The Four Quantum Numbers

These four numbers fully describe hydrogen, the simplest atom:

• The Principal Quantum Number (n)
• The Angular Momentum Quantum Number (l)
•  The Magnetic Quantum Number (ml)
• The Electron Spin Quantum Number (s)

Principal Quantum Number n

This number determines on which shell the electron is. In other words, the energy level and the most probable distance of the electron from the nucleus.

A larger n means:

• Higher energy
• Greater distance form the nucleus
• Larger atomic orbital

The principal quantum number must be a natural numbers: n=1,2,3,4…

It cannot be zero as an atom with no or a negative energy state cannot exist.

The value of n= 1 represents the K-shell in the Bohr model and is the lowest energy level.

Electron transitions

When an electron absorbs a photon, it jumps to a higher energy level (eg., from n=1 to n=2)
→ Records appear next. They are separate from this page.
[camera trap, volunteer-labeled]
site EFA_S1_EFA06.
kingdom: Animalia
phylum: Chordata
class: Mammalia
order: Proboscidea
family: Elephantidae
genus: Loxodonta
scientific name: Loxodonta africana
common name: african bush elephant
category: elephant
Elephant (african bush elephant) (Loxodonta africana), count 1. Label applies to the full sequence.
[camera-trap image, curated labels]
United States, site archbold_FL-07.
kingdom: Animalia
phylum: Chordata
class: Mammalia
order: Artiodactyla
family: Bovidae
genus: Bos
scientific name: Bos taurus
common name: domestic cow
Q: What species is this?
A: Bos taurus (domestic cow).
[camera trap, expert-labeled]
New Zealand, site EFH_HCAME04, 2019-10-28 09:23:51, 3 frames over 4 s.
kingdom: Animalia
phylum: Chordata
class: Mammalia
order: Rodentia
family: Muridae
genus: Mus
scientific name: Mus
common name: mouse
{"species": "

When an electron emits energy, it returns to a lower energy level (eg. from n=2 back to n=1)

Angular Momentum Quantum Number l

This number determines the shape of the orbital.

Think of an orbital as a room where electrons probably are. Click here to learn more about orbitals.

The angular momentum quantum number is always smaller than n and takes integer values : l=0,1,2,3…,(n-1)

You can also use letters instead of numbers to describe l.

• S: l=0
• P: l=1
• D: l=2
• F: l=3

Each value of l  indicates a specific s, p, d, f  subshell.

Principle shells and Subshells

The principle shell determines the level of the energy level of an electron and the distance from the nucleus. It is represented by the principle quantum number n.

The subshell is a division within the principle shell. The different subshells within the principal shell have specific shapes and can hold a certain number of electrons. It is represented by the angular momentum quantum number l.

Example

 n=3 allows l= 0,1, 2, so it the third energy level has three subshells:

• 3s (l=0)
• 3p (l=1
• 3d (l=2)

Magnetic Quantum number ml

This number determines the spatial orientation of an orbital. It indicates the number of orbitals and their orientation within a subshell.

The value of ml can range from -l to l: ml= -l,…,0,…,l

For instance, if l=2, ml=-2,-1,0,1,ml

This means there are five orbitals in the d-subshell (l=2).

Electron Spin Quantum Number s

This number determines the instinct angular momentum (spin) of an electron.

The electron can either turn clockwise (s=1/2) or anti-clockwise (s=-1/2), thus s= ½ or -1/2

This is coherent with the Pauli Exclusion Principle.

Example for all quantum numbers

Helium has two electrons in the K shell.

The K-shell describes the lowest energy level and has the principle quantum number n=1

The electrons are in the s-orbital which is describes by l=0

This leads to ml=0

The electron spin quantum number needs to be opposite for the electrons (Pauli Exclusion Principle) , thus s=1/2 for the one electron and s=-1/2 for the other.